This is my single favorite piece of career change/retirement advice: don’t focus on what or why you’re leaving. Look where you’re going instead.

Think about it. Life is a journey, and if you’re not watching where you’re going, not only are you not going to get very far; you’re also likely to run into obstacles, miss the turns that would keep you on course, overlook signs pointing to exciting opportunities along the way, and waste time being unhappy and dissatisfied. Thinking positively about what you want to do, figuring out how to do it, and planning the basic steps you need to take is the best way I know to both reach your destination and enjoy the trip. Let me share my experience to demonstrate what I mean.

I’ll admit, I made my decision to leave EPA the day I walked out of a conference room after a meeting seething with fury born of months of frustration and saying, “That’s it. I’ve had it. I’ve got to get out of this place.” I’d lost my sense of mission, my belief that what I was doing had any positive real-world significance, and that mattered more to me than money. But I’ve always had a practical core. I knew that staying in the Fed until I reached minimum retirement age would lock in my ability to rejoin the Federal employees’ health benefit system when I actually started to collect my pension (assuming Congress doesn’t screw me over, that is). That meant staying with EPA and working hard for over two more years. For my own psychological health, I needed to find a way to stay upbeat and positive despite being miserably unhappy at work.

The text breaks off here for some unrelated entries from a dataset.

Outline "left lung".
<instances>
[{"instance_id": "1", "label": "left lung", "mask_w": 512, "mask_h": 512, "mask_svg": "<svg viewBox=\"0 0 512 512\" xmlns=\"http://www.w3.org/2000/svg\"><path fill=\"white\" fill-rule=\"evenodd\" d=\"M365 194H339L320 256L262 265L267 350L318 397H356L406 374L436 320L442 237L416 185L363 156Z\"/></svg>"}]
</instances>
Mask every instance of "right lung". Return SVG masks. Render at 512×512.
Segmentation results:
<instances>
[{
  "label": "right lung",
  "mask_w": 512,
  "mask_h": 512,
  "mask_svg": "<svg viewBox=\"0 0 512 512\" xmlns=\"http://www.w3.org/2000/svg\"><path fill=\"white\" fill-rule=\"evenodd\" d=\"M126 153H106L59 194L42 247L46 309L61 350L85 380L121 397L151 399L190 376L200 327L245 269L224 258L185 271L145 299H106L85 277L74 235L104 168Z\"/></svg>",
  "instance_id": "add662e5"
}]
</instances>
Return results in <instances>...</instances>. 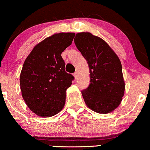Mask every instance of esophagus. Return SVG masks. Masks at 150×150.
I'll return each instance as SVG.
<instances>
[{
  "instance_id": "34e87169",
  "label": "esophagus",
  "mask_w": 150,
  "mask_h": 150,
  "mask_svg": "<svg viewBox=\"0 0 150 150\" xmlns=\"http://www.w3.org/2000/svg\"><path fill=\"white\" fill-rule=\"evenodd\" d=\"M73 75H74V77H75V80H77V78H78V73H77V72H75V73L73 74Z\"/></svg>"
}]
</instances>
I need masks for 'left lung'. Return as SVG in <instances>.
Returning <instances> with one entry per match:
<instances>
[{"mask_svg": "<svg viewBox=\"0 0 150 150\" xmlns=\"http://www.w3.org/2000/svg\"><path fill=\"white\" fill-rule=\"evenodd\" d=\"M74 40L90 67V84L82 91L85 104L95 112L110 113L120 105L125 90L120 60L103 39L90 33H78Z\"/></svg>", "mask_w": 150, "mask_h": 150, "instance_id": "obj_1", "label": "left lung"}]
</instances>
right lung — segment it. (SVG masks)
<instances>
[{"mask_svg":"<svg viewBox=\"0 0 150 150\" xmlns=\"http://www.w3.org/2000/svg\"><path fill=\"white\" fill-rule=\"evenodd\" d=\"M74 37V33L53 34L35 45L25 60L20 75L21 94L38 116H54L65 106L66 90L74 77L65 72L61 53Z\"/></svg>","mask_w":150,"mask_h":150,"instance_id":"obj_1","label":"right lung"}]
</instances>
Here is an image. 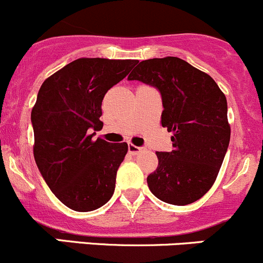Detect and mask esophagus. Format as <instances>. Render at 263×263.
I'll list each match as a JSON object with an SVG mask.
<instances>
[{"instance_id":"1","label":"esophagus","mask_w":263,"mask_h":263,"mask_svg":"<svg viewBox=\"0 0 263 263\" xmlns=\"http://www.w3.org/2000/svg\"><path fill=\"white\" fill-rule=\"evenodd\" d=\"M141 151H144V147L136 146V145L134 144H128V153L131 154V155H137V154H140Z\"/></svg>"}]
</instances>
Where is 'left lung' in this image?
I'll list each match as a JSON object with an SVG mask.
<instances>
[{"label": "left lung", "mask_w": 263, "mask_h": 263, "mask_svg": "<svg viewBox=\"0 0 263 263\" xmlns=\"http://www.w3.org/2000/svg\"><path fill=\"white\" fill-rule=\"evenodd\" d=\"M160 91L161 126L173 132L171 153H156L151 193L172 205L200 200L219 174L230 141L228 104L211 76L178 57L142 61L128 76Z\"/></svg>", "instance_id": "obj_1"}]
</instances>
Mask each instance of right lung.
Listing matches in <instances>:
<instances>
[{"label": "right lung", "instance_id": "1", "mask_svg": "<svg viewBox=\"0 0 263 263\" xmlns=\"http://www.w3.org/2000/svg\"><path fill=\"white\" fill-rule=\"evenodd\" d=\"M137 60L79 58L42 84L31 110L34 159L55 197L71 210H97L110 200L126 142L92 141L102 102Z\"/></svg>", "mask_w": 263, "mask_h": 263}]
</instances>
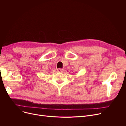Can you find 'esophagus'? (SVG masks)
Listing matches in <instances>:
<instances>
[{
  "label": "esophagus",
  "instance_id": "obj_1",
  "mask_svg": "<svg viewBox=\"0 0 126 126\" xmlns=\"http://www.w3.org/2000/svg\"><path fill=\"white\" fill-rule=\"evenodd\" d=\"M57 70L58 72H63L64 71V69L62 68H58L57 69Z\"/></svg>",
  "mask_w": 126,
  "mask_h": 126
}]
</instances>
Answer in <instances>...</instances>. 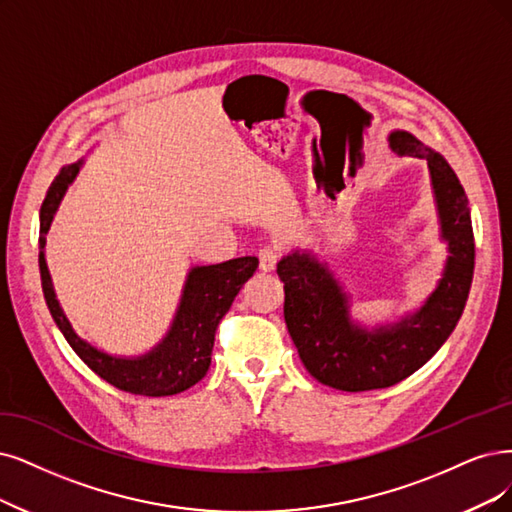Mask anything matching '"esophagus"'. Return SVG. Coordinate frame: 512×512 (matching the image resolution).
Returning a JSON list of instances; mask_svg holds the SVG:
<instances>
[{"instance_id": "obj_1", "label": "esophagus", "mask_w": 512, "mask_h": 512, "mask_svg": "<svg viewBox=\"0 0 512 512\" xmlns=\"http://www.w3.org/2000/svg\"><path fill=\"white\" fill-rule=\"evenodd\" d=\"M278 257H280V251L276 249V246H263V249L259 251V270L261 272L276 270Z\"/></svg>"}]
</instances>
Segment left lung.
<instances>
[{"instance_id":"8db88e82","label":"left lung","mask_w":512,"mask_h":512,"mask_svg":"<svg viewBox=\"0 0 512 512\" xmlns=\"http://www.w3.org/2000/svg\"><path fill=\"white\" fill-rule=\"evenodd\" d=\"M388 141L396 154L426 160L449 249L443 278L424 306L399 323L367 329L350 318L348 293L310 251L282 257L276 270L285 282V320L301 363L314 380L344 392L388 388L426 365L456 329L475 270L468 198L453 168L407 130L390 132Z\"/></svg>"}]
</instances>
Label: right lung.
I'll return each instance as SVG.
<instances>
[{
    "label": "right lung",
    "instance_id": "obj_1",
    "mask_svg": "<svg viewBox=\"0 0 512 512\" xmlns=\"http://www.w3.org/2000/svg\"><path fill=\"white\" fill-rule=\"evenodd\" d=\"M82 162L63 166L52 181L40 211V276L48 310L73 352L111 386L141 396H170L198 384L211 367L215 331L230 310L234 297L249 280L257 257H238L215 266H196L189 270L177 314L162 342L143 356H111L73 331L56 299L52 278L46 266V234L52 225L69 183L78 175Z\"/></svg>",
    "mask_w": 512,
    "mask_h": 512
}]
</instances>
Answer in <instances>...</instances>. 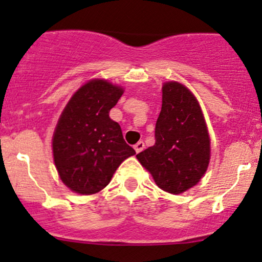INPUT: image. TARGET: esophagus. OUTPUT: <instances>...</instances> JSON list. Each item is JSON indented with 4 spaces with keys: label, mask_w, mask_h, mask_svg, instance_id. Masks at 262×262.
<instances>
[{
    "label": "esophagus",
    "mask_w": 262,
    "mask_h": 262,
    "mask_svg": "<svg viewBox=\"0 0 262 262\" xmlns=\"http://www.w3.org/2000/svg\"><path fill=\"white\" fill-rule=\"evenodd\" d=\"M144 142H142V140H140V142H138L136 145H134V149H136V151L137 153H140V151L143 150V149H144Z\"/></svg>",
    "instance_id": "1"
}]
</instances>
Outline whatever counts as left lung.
Wrapping results in <instances>:
<instances>
[{
    "label": "left lung",
    "mask_w": 262,
    "mask_h": 262,
    "mask_svg": "<svg viewBox=\"0 0 262 262\" xmlns=\"http://www.w3.org/2000/svg\"><path fill=\"white\" fill-rule=\"evenodd\" d=\"M162 91L155 144L137 154V159L162 190L182 194L205 174L210 138L199 103L185 85L166 82Z\"/></svg>",
    "instance_id": "1"
}]
</instances>
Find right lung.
<instances>
[{"label": "right lung", "instance_id": "right-lung-1", "mask_svg": "<svg viewBox=\"0 0 262 262\" xmlns=\"http://www.w3.org/2000/svg\"><path fill=\"white\" fill-rule=\"evenodd\" d=\"M123 88L92 79L72 96L54 129L52 149L59 178L72 191L96 194L126 158L136 154L109 118Z\"/></svg>", "mask_w": 262, "mask_h": 262}]
</instances>
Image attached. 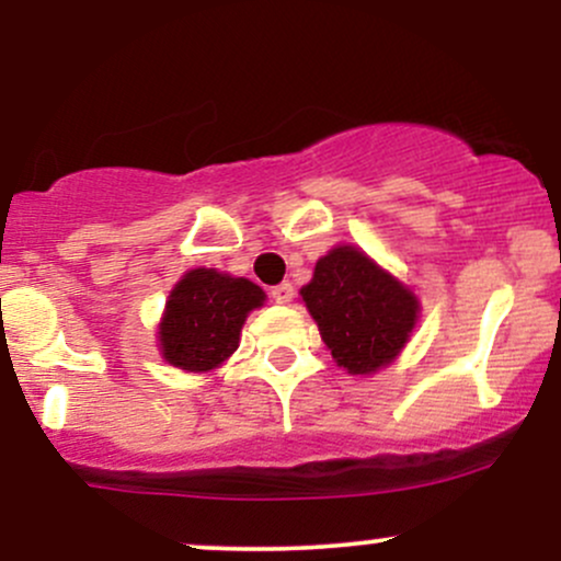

My approach was to figure out what I wanted to do – what would make me happy – once I was free, and to start planning the right practical steps to take to make certain I’d be ready to hit the ground running as soon as I could. My focus shifted forward, away from the dissatisfaction of the moment toward the achievement of the future.

Any time I started dwelling on what made me unhappy about my job, I’d shake off the mood by consciously plotting the story of a happy new chapter in my life. I didn’t just dream about it: I kept it real by making all my steps concrete. I met with my financial adviser to get a handle on what I could afford to do. Evenings and weekends, I researched what I would need in equipment and training, and started applying myself to learn new skills. I worked out a business plan.

Early on, I hung up a whiteboard in my cube displaying the countdown to my resignation date. I updated it every day. When I first started, the board showed over 1,000 days. Many of my friends and co-workers thought that had to be depressing, perceiving the countdown from the viewpoint of a prisoner marking off the interminable days still remaining on a jail term.

I saw it differently. To me, it showed how few days I still had to prepare before I set sail. I had spent over 20 years safe in my EPA port; now I was planning a solo adventure. I needed to find my boat, make sure it was seaworthy, equip it with charts and instruments to navigate my course, load it with enough provisions to reach at least my first port of call, get the right gear to be comfortable in the weather, and hone my own skills to ensure I could handle the sails and rudder. I took my voiceover boat out on practice trips while I still had a guaranteed berth, building my confidence in my ability to succeed. And when I left my home port for the last time, I didn’t look back: I kept my eyes on my instruments and the horizon, tacking with the wind to hold my course.

And you know something? I’m happy. I’m doing things I enjoy. And I’m planning even more for all the days ahead.

You can do it too. Look forward. Go there.